Faut-il réformer le système judiciaire pour les cas d’agressions sexuelles?
Radio -canada
2020-12-21 11:15:00
D’après le Comité transpartisan sur l’accompagnement des victimes d’agressions sexuelles et de violence conjugale, qui a remis son rapport le jour même du verdict de Gilbert Rozon, il est plus que jamais nécessaire de réformer le système judiciaire afin de restaurer la confiance des victimes, sérieusement mise à mal ces derniers jours.
Dans les deux affaires, les jugements ont été rendus à partir de l’analyse minutieuse des témoignages des deux parties. Un duel parole contre parole, en somme, où les versions relatées font office de preuve pour convaincre le juge hors de tout doute raisonnable, explique Céline Lacerte-Lamontagne, ancienne juge à la Cour du Québec, en entrevue avec Isabelle Richer sur les ondes de RDI.
« Pendant les témoignages, on regarde les contradictions, mais il y a aussi les hésitations à considérer », explique Céline Lacerte-Lamontagne.
Face au parcours du combattant, souvent résumé en ces termes par les victimes, un accompagnement juridique et psychosocial s’impose.
« La preuve ne reposant que sur le témoignage de l’un et de l’autre, il faut accompagner les victimes dès le début », insiste la députée péquiste et avocate Véronique Hivon en entrevue avec Alain Gravel à l'émission de radio Les faits d'abord.

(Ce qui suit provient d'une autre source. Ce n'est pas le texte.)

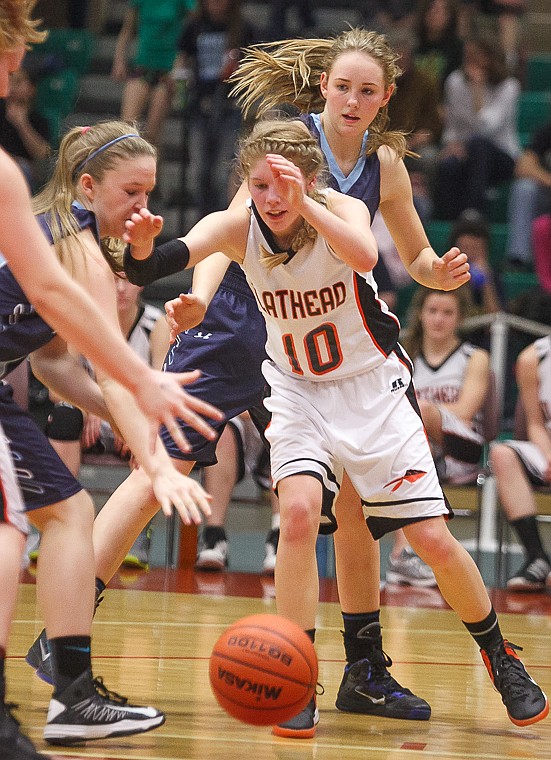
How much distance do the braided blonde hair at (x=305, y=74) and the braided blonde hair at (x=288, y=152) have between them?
0.41 meters

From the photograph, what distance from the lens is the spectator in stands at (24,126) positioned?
34.0 ft

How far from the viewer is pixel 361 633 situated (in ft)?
13.5

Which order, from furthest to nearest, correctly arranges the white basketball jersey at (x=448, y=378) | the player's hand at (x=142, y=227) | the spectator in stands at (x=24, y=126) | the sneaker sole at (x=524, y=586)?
1. the spectator in stands at (x=24, y=126)
2. the white basketball jersey at (x=448, y=378)
3. the sneaker sole at (x=524, y=586)
4. the player's hand at (x=142, y=227)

Elle siège au Comité transpartisan sur l’accompagnement des victimes d’agressions sexuelles et de violence conjugale.
C’est d’ailleurs l’une des principales recommandations du rapport d’experts mandatés en 2019 pour améliorer le traitement des plaintes des victimes d’agressions sexuelles et de violence conjugale. « Il faut leur dire dans quoi elles entrent », évoque à son tour la députée libérale Isabelle Melançon, qui prône aussi une formation adaptée aux policiers présents à la réception des plaintes, ainsi que la mise en place d’un tribunal spécialisé en matière d’agressions sexuelles et de violence conjugale.

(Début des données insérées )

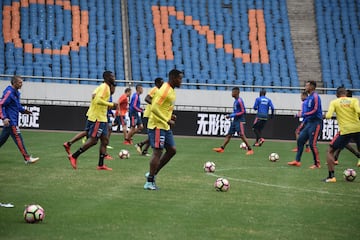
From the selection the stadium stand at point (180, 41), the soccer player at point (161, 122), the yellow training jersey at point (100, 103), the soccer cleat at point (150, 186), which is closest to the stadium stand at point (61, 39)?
the stadium stand at point (180, 41)

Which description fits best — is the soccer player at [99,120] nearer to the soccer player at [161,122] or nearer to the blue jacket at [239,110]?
the soccer player at [161,122]

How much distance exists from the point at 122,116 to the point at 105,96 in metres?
10.1

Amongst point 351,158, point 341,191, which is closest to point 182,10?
point 351,158

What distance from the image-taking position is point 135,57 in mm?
41125

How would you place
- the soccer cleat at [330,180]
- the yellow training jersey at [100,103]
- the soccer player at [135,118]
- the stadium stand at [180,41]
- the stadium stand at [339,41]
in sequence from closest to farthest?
the soccer cleat at [330,180] → the yellow training jersey at [100,103] → the soccer player at [135,118] → the stadium stand at [180,41] → the stadium stand at [339,41]

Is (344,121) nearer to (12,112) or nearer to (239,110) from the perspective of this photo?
(12,112)

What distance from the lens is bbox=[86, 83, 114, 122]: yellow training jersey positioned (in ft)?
53.3

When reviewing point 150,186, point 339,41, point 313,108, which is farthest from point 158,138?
point 339,41

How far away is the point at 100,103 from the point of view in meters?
16.2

Replacer la plaignante au centre des procédures
« Les deux jugements ont montré qu’il faut avoir à la base une preuve solide, donc une victime qui se sent en confiance, accompagnée, qui sait dans quoi elle s’embarque, qui sait aussi qu’elle peut donner des compléments (d’information) par la suite », fait valoir Mme Hivon.
Elle déplore que, trop souvent, la victime se sente instrumentalisée. Il faudrait, selon elle, qu’elle puisse faire face à des juges spécialisés qui connaissent les impacts du traumatisme d’une victime sur sa mémoire, sur son comportement, qui savent aussi comment mettre de côté mythes et stéréotypes.
Cette absence d’encadrement et d’information a été dénoncée par Annick Charette, qui a accusé le fondateur de Juste pour rire, Gilbert Rozon, de viol et d'attentat à la pudeur. Mme Charette a parlé ouvertement de son expérience malheureuse aux premières étapes de la procédure judiciaire.
« Elle avait l’impression qu’on faisait surtout le procès de ce qu’elle avait dit dans sa première déclaration aux policiers », relate Mme Hivon. L'importance de la constance entre la première plainte et le témoignage en cour fait aussi écho à l’expérience de Donald Duguay, qui accusait Éric Salvail d'agression sexuelle, de séquestration et de harcèlement. Dans son cas, le juge a reproché un décalage avec la version des faits déposée auprès des policiers en 2017.
Tout ne commence pas et ne finit pas avec le dossier Rozon
Ces deux acquittements, à quelques jours d’intervalle et auxquels s’ajoutent des accusations visant le député de Rimouski Harold LeBel, confortent l’urgence et la nécessité du rapport du Comité transpartisan.
« Toutes les victimes ne cherchent pas forcément une condamnation, mais une justice réparatrice », dit Isabelle Charest, ministre responsable de la Condition féminine.
Si la justice s'avère défaillante, le risque est de voir une recrudescence des plaintes sur les réseaux sociaux, alerte le comité.
« Même s’il est difficile à comprendre, [notre] système de justice est le seul qui rende imputable un agresseur quel que soit son statut public, et c’est la grande différence avec la dénonciation sur les réseaux sociaux », rappelle Me Rachelle Pitre, procureure en chef adjointe responsable des dossiers d'agressions sexuelles remis par le SPVM.
Le dossier Rozon n’est pas différent des centaines d’autres qu'elle reçoit, précise Me Rachelle Pitre. Il faut remettre en perspective, et c’est important pour les victimes : tout ne commence pas et ne finit pas avec le dossier Rozon.